1. **Create main project folder** (e.g., `Xenium_Project/`)
2. **Copy Python modules** to the main folder:
   - `xenium.py`, `sbf.py`, `_constants.py`
   - Optional: `reseg.py`, `reseg_tools.py`
3. **Copy Xenium output directory** to the main folder
   - The entire Xenium output folder from the instrument/pipeline
   - Alternatively, you can point directly to the Xenium output location

**Important Notes:**
- All Xenium files must be in the same output directory
- Do not rename Xenium output files (they have specific names)
- The `morphology_focus/` directory contains multi-channel images:
  - Channel 0: DAPI (nuclear)
  - Channel 1: Boundary markers
  - Channel 2: RNA (18S)
  - Channel 3: Protein markers
- If you have post-Xenium images (H&E, IF), keep them in the same directory

### Step 1.3: Verify File Structure

In [None]:
import os
import glob

# TODO: Update this path to your Xenium output directory
path = "/path/to/xenium/output/"

print("Checking Xenium output structure...\n")
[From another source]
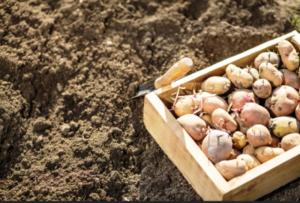 Посадка и уход за гиацинтами в открытом грунте 49 фото как сажать восточный и аметистовый гиацинты Выращивание травянистых растений и их посадка осенью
# Check for required Python modules in parent directory
parent_dir = os.path.dirname(path) if path.endswith('/') else os.path.dirname(path + '/')
required_modules = ['xenium.py', 'sbf.py', '_constants.py']
optional_modules = ['reseg.py', 'reseg_tools.py', 'xenium_QC.py']

print("Required modules (in parent directory):")
for module in required_modules:
    if os.path.exists(os.path.join(parent_dir, module)):
        print(f"  ✓ {module}")
    else:
        print(f"  ✗ {module} - MISSING!")

print("\nOptional modules:")
for module in optional_modules:
    if os.path.exists(os.path.join(parent_dir, module)):
        print(f"  ✓ {module}")
    else:
        print(f"  - {module} - not found")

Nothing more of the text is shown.